» **Problem to solve**:
In the report on the Taliban advance in Afghanistan, Zaranj is the capital of which province?

====== Document excerpt

Residents of the city said there had been heavy airstrikes and that the Taliban had freed prisoners from the jail.

The militants have taken advantage of the departure of foreign forces from the country, quickly taking control of vulnerable districts and now turning their attention to provincial capitals.

On Friday, the Taliban took control of Zaranj, capital of the southwestern province of Nimroz, and the government said its forces were still fighting inside the city.

More than half of the country’s 421 districts and district centres are in Taliban hands and several of the provincial capitals are under threat.

The worsening situation prompted a warning from the UK government on Friday evening, advising Britons to leave the country immediately.

Many of the places under threat are remote but some are strategically important and would give the Taliban control of lucrative border crossings with Iran, Tajikistan and Pakistan.

Also on Friday, the Taliban fighters closed the border crossing with Pakistan at Spin Boldak, protesting against Pakistan’s demand that all Afghans crossing the border must have Afghan passports and Pakistani visas.

The crossing is important because it is one of the main routes for goods to be driven to land-locked Afghanistan from the Pakistani port city of Karachi.

By Saturday, more than 600 trucks, many carrying perishable food, were backed up in both countries.

Meanwhile, the US has said the withdrawal of its forces from Afghanistan is more than 95% complete and will be finished by the end of this month, but the US Air Force continues to help Afghan forces defend Helmand and Kandahar in the south, in an effort to prevent a Taliban takeover.

In Helmand, provincial council member Nafeeza Faiez said Taliban troops are in control of nine of the 10 police districts in the capital city of Lashkar Gah.

Afghan commando forces and regular troops are trying to get the fighters out of the city but with little success, she said, adding that conditions for civilians are desperate.

Many are trapped in the city, unable to get supplies and unable to get to hospitals for medical help.

============
====== Supplied records

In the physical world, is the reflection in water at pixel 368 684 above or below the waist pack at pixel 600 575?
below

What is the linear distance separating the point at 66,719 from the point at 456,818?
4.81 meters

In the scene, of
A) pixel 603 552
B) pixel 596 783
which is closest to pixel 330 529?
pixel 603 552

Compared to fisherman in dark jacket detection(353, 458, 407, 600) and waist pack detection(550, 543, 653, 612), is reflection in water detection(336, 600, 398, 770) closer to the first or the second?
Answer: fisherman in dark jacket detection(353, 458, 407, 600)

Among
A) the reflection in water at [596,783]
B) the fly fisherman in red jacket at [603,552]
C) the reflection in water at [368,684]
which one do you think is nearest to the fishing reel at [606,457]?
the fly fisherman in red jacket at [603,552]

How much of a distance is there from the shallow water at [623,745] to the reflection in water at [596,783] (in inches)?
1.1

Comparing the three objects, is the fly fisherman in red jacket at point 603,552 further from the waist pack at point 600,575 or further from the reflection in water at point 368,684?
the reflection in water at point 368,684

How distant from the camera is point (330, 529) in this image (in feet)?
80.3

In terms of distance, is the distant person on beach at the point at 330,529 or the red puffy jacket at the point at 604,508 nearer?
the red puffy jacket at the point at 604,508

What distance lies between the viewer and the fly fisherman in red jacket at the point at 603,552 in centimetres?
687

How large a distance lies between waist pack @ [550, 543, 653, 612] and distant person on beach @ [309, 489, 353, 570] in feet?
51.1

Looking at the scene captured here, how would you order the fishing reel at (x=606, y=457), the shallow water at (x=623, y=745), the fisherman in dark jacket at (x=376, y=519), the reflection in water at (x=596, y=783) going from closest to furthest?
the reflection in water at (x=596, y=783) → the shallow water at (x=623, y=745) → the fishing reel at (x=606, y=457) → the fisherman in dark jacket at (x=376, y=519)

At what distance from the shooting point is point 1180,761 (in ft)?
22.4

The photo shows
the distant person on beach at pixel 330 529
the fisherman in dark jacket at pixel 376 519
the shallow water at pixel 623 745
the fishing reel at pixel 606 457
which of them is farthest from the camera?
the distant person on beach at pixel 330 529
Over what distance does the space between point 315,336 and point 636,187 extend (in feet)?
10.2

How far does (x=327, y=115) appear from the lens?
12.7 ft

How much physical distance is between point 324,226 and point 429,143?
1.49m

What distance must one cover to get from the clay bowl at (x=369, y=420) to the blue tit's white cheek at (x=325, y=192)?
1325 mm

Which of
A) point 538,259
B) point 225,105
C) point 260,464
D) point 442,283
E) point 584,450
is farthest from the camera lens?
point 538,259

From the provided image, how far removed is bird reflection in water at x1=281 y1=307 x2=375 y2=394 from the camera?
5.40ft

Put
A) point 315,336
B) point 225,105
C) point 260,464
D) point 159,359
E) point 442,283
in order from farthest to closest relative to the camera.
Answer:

============

» **Response below**:
Nimroz